(Questions about scene geometry)
━━━━━━━━━━

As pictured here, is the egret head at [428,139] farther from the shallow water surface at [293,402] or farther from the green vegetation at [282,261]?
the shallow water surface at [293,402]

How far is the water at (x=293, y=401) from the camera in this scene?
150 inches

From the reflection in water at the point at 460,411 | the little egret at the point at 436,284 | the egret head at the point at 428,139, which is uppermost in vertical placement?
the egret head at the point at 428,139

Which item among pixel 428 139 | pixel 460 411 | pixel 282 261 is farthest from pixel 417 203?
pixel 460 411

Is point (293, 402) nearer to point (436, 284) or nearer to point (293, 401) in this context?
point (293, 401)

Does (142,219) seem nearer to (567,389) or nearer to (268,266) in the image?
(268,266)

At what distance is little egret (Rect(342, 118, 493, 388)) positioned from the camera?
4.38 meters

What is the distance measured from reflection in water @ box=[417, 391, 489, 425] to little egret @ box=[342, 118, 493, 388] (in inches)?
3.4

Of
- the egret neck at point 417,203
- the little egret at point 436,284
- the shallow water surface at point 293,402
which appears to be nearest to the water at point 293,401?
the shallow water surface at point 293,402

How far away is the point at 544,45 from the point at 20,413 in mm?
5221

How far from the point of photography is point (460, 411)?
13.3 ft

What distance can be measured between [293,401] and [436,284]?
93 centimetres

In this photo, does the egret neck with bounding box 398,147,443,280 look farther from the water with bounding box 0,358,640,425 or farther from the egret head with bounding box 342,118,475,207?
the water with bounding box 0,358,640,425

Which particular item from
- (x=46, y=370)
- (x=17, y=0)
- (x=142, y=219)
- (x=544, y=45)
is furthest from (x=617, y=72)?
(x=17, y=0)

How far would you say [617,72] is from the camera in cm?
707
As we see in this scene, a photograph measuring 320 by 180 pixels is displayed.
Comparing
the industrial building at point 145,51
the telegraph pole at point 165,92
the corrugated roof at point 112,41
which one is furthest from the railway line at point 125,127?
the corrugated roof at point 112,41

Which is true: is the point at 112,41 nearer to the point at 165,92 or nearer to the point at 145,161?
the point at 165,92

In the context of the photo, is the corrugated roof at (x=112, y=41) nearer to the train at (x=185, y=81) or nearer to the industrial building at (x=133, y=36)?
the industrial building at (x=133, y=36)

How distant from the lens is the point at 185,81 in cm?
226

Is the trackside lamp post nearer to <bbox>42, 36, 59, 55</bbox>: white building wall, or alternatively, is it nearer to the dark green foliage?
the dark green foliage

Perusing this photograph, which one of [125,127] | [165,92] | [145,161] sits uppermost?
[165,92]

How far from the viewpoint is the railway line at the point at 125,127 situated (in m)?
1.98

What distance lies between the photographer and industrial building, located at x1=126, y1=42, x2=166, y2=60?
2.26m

━━━━━━━━━━

• _TASK STATEMENT_:
Please lay out every line of the records above as a numbered list, leaving out the blank lines.

• _EXERCISE ANSWER_:
1. As pictured here, is the egret head at [428,139] farther from the shallow water surface at [293,402] or farther from the green vegetation at [282,261]?
2. the shallow water surface at [293,402]
3. How far is the water at (x=293, y=401) from the camera in this scene?
4. 150 inches
5. From the reflection in water at the point at 460,411 | the little egret at the point at 436,284 | the egret head at the point at 428,139, which is uppermost in vertical placement?
6. the egret head at the point at 428,139
7. Which item among pixel 428 139 | pixel 460 411 | pixel 282 261 is farthest from pixel 417 203?
8. pixel 460 411
9. Is point (293, 402) nearer to point (436, 284) or nearer to point (293, 401) in this context?
10. point (293, 401)
11. Does (142,219) seem nearer to (567,389) or nearer to (268,266) in the image?
12. (268,266)
13. At what distance is little egret (Rect(342, 118, 493, 388)) positioned from the camera?
14. 4.38 meters
15. What is the distance measured from reflection in water @ box=[417, 391, 489, 425] to little egret @ box=[342, 118, 493, 388] (in inches)?
16. 3.4
17. Of
18. - the egret neck at point 417,203
19. - the little egret at point 436,284
20. - the shallow water surface at point 293,402
21. which appears to be nearest to the water at point 293,401?
22. the shallow water surface at point 293,402
23. How far away is the point at 544,45 from the point at 20,413 in mm?
24. 5221
25. How far from the point of photography is point (460, 411)?
26. 13.3 ft
27. What distance can be measured between [293,401] and [436,284]?
28. 93 centimetres
29. In this photo, does the egret neck with bounding box 398,147,443,280 look farther from the water with bounding box 0,358,640,425 or farther from the egret head with bounding box 342,118,475,207?
30. the water with bounding box 0,358,640,425
31. Which particular item from
32. - (x=46, y=370)
33. - (x=17, y=0)
34. - (x=142, y=219)
35. - (x=544, y=45)
36. is furthest from (x=617, y=72)?
37. (x=17, y=0)
38. How far would you say [617,72] is from the camera in cm?
39. 707
40. As we see in this scene, a photograph measuring 320 by 180 pixels is displayed.
41. Comparing
42. the industrial building at point 145,51
43. the telegraph pole at point 165,92
44. the corrugated roof at point 112,41
45. which one is furthest from the railway line at point 125,127?
46. the corrugated roof at point 112,41
47. Which is true: is the point at 112,41 nearer to the point at 165,92 or nearer to the point at 145,161?
48. the point at 165,92
49. In the context of the photo, is the corrugated roof at (x=112, y=41) nearer to the train at (x=185, y=81) or nearer to the industrial building at (x=133, y=36)?
50. the industrial building at (x=133, y=36)
51. How distant from the lens is the point at 185,81 in cm?
52. 226
53. Is the trackside lamp post nearer to <bbox>42, 36, 59, 55</bbox>: white building wall, or alternatively, is it nearer to the dark green foliage?
54. the dark green foliage
55. Perusing this photograph, which one of [125,127] | [165,92] | [145,161] sits uppermost?
56. [165,92]
57. How far from the viewpoint is the railway line at the point at 125,127 situated (in m)?
58. 1.98
59. What distance lies between the photographer and industrial building, located at x1=126, y1=42, x2=166, y2=60?
60. 2.26m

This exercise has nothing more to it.